GIVEN TEXT
....

From the first shot it’s a sensory overload. The red, the shadows, the smog, the threatening, stark neon, its smothering and overwhelming. Instantly Winding Refn establishes an atmosphere founded on a knife-edge. Drawing the viewer from the backrooms of a Thai boxing club, to a rural home retreat and upmarket hotel, the Bangkok setting thrives on visual beauty. But this is no tourism advert, the seedy, dirty underbelly of the city is where the story finds its soul.
The plot follows boxing coach and drug dealer Julian (Ryan Gosling) as he copes with the aftermath of his brother Billy’s murder. Initially setting itself as a revenge thriller, Julian tracks down the killer, only to find that his brother had raped and killed the man’s teenage (and underage) daughter. Upon bestowing forgiveness to the killer who has already paid with one of his hands, Julian returns to discover his mother has flown in from America for Billy’s funeral. Crystal is a toxic, trashy, Barbie-like creature, played with an uneven ferocity by an astonishing Kristin Scott Thomas. When Gosling propositions to a prostitute, “I’d like you to meet my mother”, the endearing statement has never sounded like such a threat. The following dinner scene in which Crystal tears apart her relationship with Julian, throws insults at the supposed girlfriend and unveils her crippling grief over Billy’s death is electric.

....

INFORMATION PROVIDED

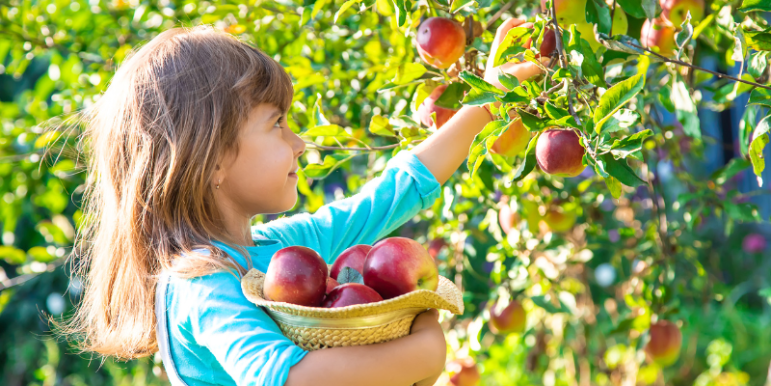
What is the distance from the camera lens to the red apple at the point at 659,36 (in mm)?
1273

....

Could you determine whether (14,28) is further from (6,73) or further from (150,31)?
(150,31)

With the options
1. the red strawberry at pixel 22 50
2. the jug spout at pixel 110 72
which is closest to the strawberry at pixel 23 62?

....

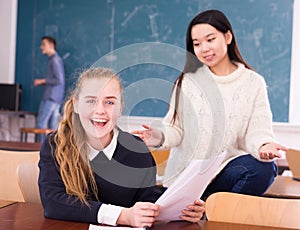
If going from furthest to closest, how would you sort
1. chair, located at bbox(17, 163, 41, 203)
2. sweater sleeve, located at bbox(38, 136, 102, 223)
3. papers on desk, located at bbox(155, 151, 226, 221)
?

....

TASKS TO CARRY OUT
a: In the film review, replace "Bangkok" with "Hong Kong" and write out the passage from "From the first" up to and including "finds its soul.".
b: Carry on the film review past its last sentence.

RESPONSES
a:
From the first shot it’s a sensory overload. The red, the shadows, the smog, the threatening, stark neon, its smothering and overwhelming. Instantly Winding Refn establishes an atmosphere founded on a knife-edge. Drawing the viewer from the backrooms of a Thai boxing club, to a rural home retreat and upmarket hotel, the Hong Kong setting thrives on visual beauty. But this is no tourism advert, the seedy, dirty underbelly of the city is where the story finds its soul.

b:
Outside the family dynamics is the supernatural ‘Angel of Vengence’, or Chang, a corrupt police officer who bequeaths biblical justice with a sword seemingly drawn from his spine. Provoking Billy’s murder and hunting the wrong doings of all in the film, he’s a powerful, solemn character. Like Gosling’s Julian, the Driver before him and Tom Hardy’s Bronson, this ‘Angel’ glories in silence, barely uttering more than a few lines across the total running time of the film. While it works for this particular character, Julian suffers from Winding Refn’s trademark sparse dialogue. With the Driver we felt sympathy, his silence added to his vulnerability, but with Julian his stalled speech feels hostile, abrupt and antagonistic.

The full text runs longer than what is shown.